Johns Hopkins University announces new center for psychedelic research
The center will use psychedelics to study the mind and therapies for addiction.
Johns Hopkins University is launching a new center for psychedelic research that will use psychedelic drugs to study the mind and therapies for diseases like addiction.
Dr. Roland Griffiths, a professor in the department of psychiatry at the Johns Hopkins University School of Medicine who will spearhead the new research center, told ABC News that the establishment of the new center is "an opportunity to bring this research we've been conducting with psychedelics for more than 20 years to the next level."
Much of Griffiths' early work with psychedelics at Johns Hopkins has focused on psilocybin, the chemical found in so-called magic mushrooms.
"We're exploring a variety of health effects of psilocybin in healthy volunteers to investigate the underlying neurology," Griffiths said.
The center received $17 million in funding by a group of private donors, which Griffiths said has the potential "to move psychedelic research forward and the potential for a quantum leap that pulls potential for so much promise in understanding the mind, brain and behavior."

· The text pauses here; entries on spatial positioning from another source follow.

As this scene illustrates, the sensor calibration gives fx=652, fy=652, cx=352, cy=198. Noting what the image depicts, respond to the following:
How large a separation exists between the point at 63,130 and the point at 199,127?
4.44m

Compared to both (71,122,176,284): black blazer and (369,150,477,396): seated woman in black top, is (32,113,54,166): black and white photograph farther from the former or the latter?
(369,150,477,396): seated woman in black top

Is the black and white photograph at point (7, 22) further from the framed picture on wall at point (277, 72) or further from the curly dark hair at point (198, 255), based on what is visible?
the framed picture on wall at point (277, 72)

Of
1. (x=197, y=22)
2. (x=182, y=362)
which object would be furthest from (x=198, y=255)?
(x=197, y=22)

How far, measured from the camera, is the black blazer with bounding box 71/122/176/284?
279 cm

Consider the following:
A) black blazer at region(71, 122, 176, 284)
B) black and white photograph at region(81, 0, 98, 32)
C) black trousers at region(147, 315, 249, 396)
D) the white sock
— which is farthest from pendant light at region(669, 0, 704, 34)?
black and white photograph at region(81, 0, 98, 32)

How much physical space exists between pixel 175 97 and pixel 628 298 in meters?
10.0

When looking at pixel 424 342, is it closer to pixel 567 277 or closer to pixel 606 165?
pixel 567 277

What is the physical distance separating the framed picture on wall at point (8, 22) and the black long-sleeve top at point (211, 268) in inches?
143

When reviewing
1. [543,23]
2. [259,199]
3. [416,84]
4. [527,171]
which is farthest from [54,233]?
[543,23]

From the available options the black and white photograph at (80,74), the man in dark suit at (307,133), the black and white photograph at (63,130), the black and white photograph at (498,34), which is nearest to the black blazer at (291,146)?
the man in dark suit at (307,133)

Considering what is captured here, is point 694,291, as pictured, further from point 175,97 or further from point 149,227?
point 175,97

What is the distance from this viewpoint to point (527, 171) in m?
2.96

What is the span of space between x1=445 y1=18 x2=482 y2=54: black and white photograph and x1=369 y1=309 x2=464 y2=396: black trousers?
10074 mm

"Johns Hopkins is deeply committed to exploring innovative treatments for our patients," Paul B. Rothman, dean of the medical faculty and CEO of Johns Hopkins Medicine, said in a statement. "Our scientists have shown that psychedelics have real potential as medicine, and this new center will help us explore that potential."
The center will provide support for a team of six faculty neuroscientists, experimental psychologists and clinicians with expertise in psychedelic science, as well as five postdoctoral scientists, according to Johns Hopkins.
Associate professor of psychiatry Matthew Johnson, the new associate director of the psychedelic research center, said he's eager to do more work and "capture more 'Aha' moments."
"On a 10 point scale I'm at 100. I'm as excited as you can be about something in my professional career," Johnson said. "It's something Roland [and others] have worked on for over a decade and now we have a high level of support."
He added that the center is going to look at opioid addiction, as well as the combination of alcoholism and depression, and find evidence to treat both, in addition to looking at the brain mechanisms to discover "how psychedelics can treat addiction and the nature of that."
"The addiction angle is really fascinating," Johnson continued, adding that they will dig deeper into research on how LSD can be used to treat alcoholism and explore other successful studies using psilocybin.
Johnson also said he hopes to uncover "the big picture role that the drug use is playing in ones life," with respect to the side effects and issues that are "quintessentially common" among users.
Previously, Johns Hopkins psychedelic research group became the first to achieve "regulatory approval in the U.S. to re-initiate research with psychedelics in healthy volunteers who had never used a psychedelic," according to a university press release. "Their 2006 publication on the safety and enduring positive effects of a single dose of psilocybin sparked a renewal of psychedelic research worldwide."